*Aim of the exercise*
Repeat all of the entries, please, keeping each line exact.

'''

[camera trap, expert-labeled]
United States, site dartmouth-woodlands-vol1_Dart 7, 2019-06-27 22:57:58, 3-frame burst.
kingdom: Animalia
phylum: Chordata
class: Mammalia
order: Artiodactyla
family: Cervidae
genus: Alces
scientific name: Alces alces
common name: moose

'''

*Task result*
[camera trap, expert-labeled]
United States, site dartmouth-woodlands-vol1_Dart 7, 2019-06-27 22:57:58, 3-frame burst.
kingdom: Animalia
phylum: Chordata
class: Mammalia
order: Artiodactyla
family: Cervidae
genus: Alces
scientific name: Alces alces
common name: moose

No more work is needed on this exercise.